[Spatial reasoning dataset excerpts]
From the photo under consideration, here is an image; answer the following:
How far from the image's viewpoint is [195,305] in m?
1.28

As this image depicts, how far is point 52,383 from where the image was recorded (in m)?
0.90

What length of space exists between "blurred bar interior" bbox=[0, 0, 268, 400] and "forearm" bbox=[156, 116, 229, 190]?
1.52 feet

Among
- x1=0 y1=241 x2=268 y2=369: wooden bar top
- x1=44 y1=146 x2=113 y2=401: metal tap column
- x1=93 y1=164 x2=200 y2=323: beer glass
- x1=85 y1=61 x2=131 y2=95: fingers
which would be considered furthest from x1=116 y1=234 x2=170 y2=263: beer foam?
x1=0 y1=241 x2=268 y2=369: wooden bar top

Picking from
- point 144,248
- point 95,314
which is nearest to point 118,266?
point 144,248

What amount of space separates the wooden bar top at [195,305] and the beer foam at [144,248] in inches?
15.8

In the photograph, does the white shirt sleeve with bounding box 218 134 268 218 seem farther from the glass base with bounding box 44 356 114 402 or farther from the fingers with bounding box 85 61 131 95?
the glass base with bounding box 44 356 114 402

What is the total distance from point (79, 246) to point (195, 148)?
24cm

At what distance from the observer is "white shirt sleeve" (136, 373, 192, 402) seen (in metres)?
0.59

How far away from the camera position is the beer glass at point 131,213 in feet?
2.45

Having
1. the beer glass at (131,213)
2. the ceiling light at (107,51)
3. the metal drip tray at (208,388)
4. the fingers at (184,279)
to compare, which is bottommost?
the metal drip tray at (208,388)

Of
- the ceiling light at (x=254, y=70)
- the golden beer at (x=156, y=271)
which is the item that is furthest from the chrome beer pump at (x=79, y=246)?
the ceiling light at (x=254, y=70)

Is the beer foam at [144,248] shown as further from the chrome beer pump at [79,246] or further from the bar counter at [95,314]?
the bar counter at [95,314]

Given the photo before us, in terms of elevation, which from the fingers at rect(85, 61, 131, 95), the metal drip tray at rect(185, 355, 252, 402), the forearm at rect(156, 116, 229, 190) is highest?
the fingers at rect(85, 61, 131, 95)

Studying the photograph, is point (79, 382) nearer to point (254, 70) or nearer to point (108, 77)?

- REQUIREMENT
Retype the listing exactly, in full.

- RESULT BELOW
From the photo under consideration, here is an image; answer the following:
How far from the image's viewpoint is [195,305] in m?
1.28

As this image depicts, how far is point 52,383 from where the image was recorded (in m)?
0.90

What length of space exists between "blurred bar interior" bbox=[0, 0, 268, 400] and "forearm" bbox=[156, 116, 229, 190]?
1.52 feet

Among
- x1=0 y1=241 x2=268 y2=369: wooden bar top
- x1=44 y1=146 x2=113 y2=401: metal tap column
- x1=93 y1=164 x2=200 y2=323: beer glass
- x1=85 y1=61 x2=131 y2=95: fingers
which would be considered furthest from x1=116 y1=234 x2=170 y2=263: beer foam?
x1=0 y1=241 x2=268 y2=369: wooden bar top

Picking from
- point 144,248
- point 95,314
which is nearest to point 118,266?
point 144,248

What amount of space separates the wooden bar top at [195,305] and the beer foam at [144,248] in inches?
15.8

In the photograph, does the white shirt sleeve with bounding box 218 134 268 218 seem farther from the glass base with bounding box 44 356 114 402 or farther from the fingers with bounding box 85 61 131 95?
the glass base with bounding box 44 356 114 402

What is the total distance from point (79, 246) to point (195, 148)?
24cm

At what distance from the observer is "white shirt sleeve" (136, 373, 192, 402) seen (in metres)?
0.59

How far away from the camera position is the beer glass at point 131,213 in feet?
2.45

Having
1. the beer glass at (131,213)
2. the ceiling light at (107,51)
3. the metal drip tray at (208,388)
4. the fingers at (184,279)
to compare, which is bottommost?
the metal drip tray at (208,388)

Of
- the ceiling light at (x=254, y=70)
- the golden beer at (x=156, y=271)
which is the item that is furthest from the chrome beer pump at (x=79, y=246)?
the ceiling light at (x=254, y=70)

Is the beer foam at [144,248] shown as further from the chrome beer pump at [79,246] or further from the bar counter at [95,314]?
the bar counter at [95,314]

Given the photo before us, in terms of elevation, which from the fingers at rect(85, 61, 131, 95), the metal drip tray at rect(185, 355, 252, 402), the forearm at rect(156, 116, 229, 190) is highest?
the fingers at rect(85, 61, 131, 95)

Studying the photograph, is point (79, 382) nearer to point (254, 70) or nearer to point (108, 77)?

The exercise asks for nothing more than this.